“If the City of Chicago Can’t Find the CTA, We’re in Deep Trouble”
This a quote from civic watchdog Neighborhood Capital Budget Group’s Jacqueline Leavy in response to a WLS-TV special report on CTA red light scofflaws aired last night. (Live from the Third Rail caught this gleeful story too). Apparently, last year the Chicago Transit Authority amassed 248 violations for running red lights — all caught on intersection traffic cameras. A more than $20,000 fine, in total. Safety issue? Definitely. (Would you like to be injured on a CTA bus broadsided after blowing a traffic light?)
But that’s not the funny part. And refreshingly this time, it’s a ha-ha funny part.
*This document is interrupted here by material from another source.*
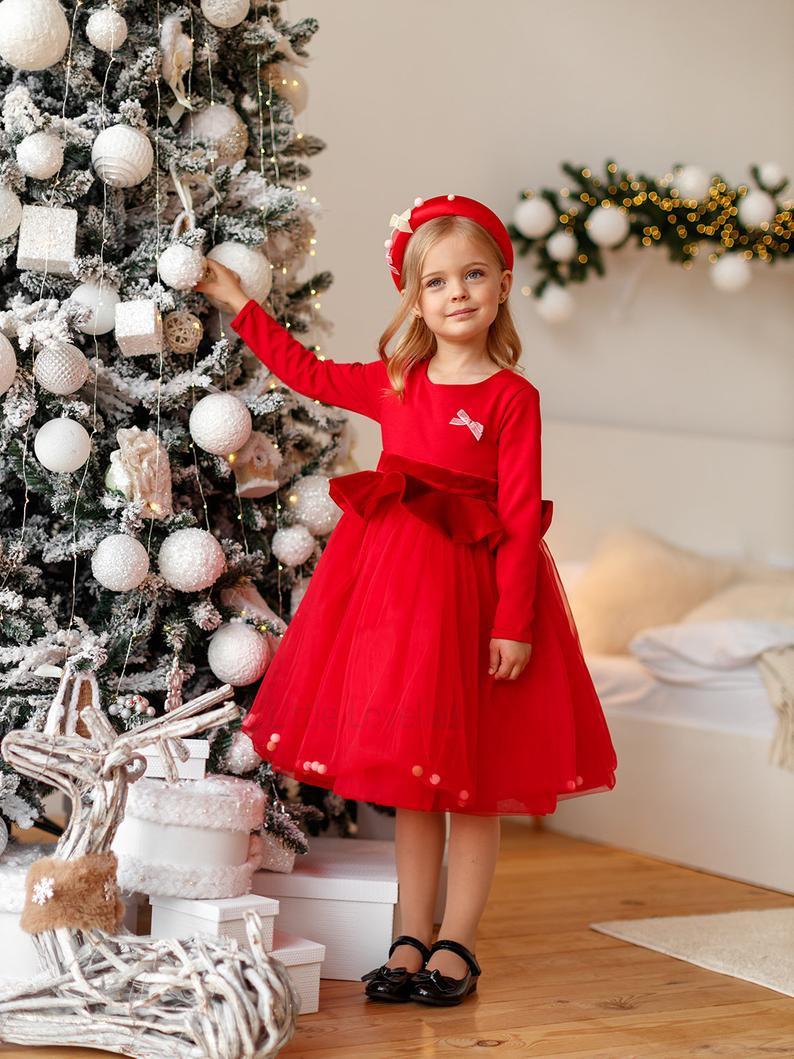 Rote Tutu Kleid Flauschige Top Rotes Kleid Blumenmädchen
According to the special report, the City’s Revenue Department, um, er, well, forgot that the CTA moved its headquarters two years ago from the Merchandise Mart to the West Loop. So bills kept arriving at the old address, were returned, and were never paid. For a year. And no one at Revenue ever thought to look into why all their mail to the CTA kept missing the target. Not to mention why the CTA completely stopped paying its traffic fines.
Now, I’m with Jackie. If one arm of City government can’t find another arm that sits walking distance away (and indeed merely moved across the river), especially a big, ponderous, elephantine arm like the CTA, then I think good old prosecutorial Patty Fitz has a lot more housecleaning to do over at City Hall.
Happily, the public fisc won’t have to pony up the twenty grand. The City and CTA, when the mail finally starts flowing again, will go after the scofflaw bus drivers — a plan that already has the decidedly not happy transit union grousing.
You know, when the public’s life is in your hands and images of your buses flying through red lights are posted up on the evening news, I don’t see what there is to fight. Except for that deeply entrenched and from time to time deadly Chicagoland idea that running a red light is no big deal.
Let the transit union make fighting that problem a priority.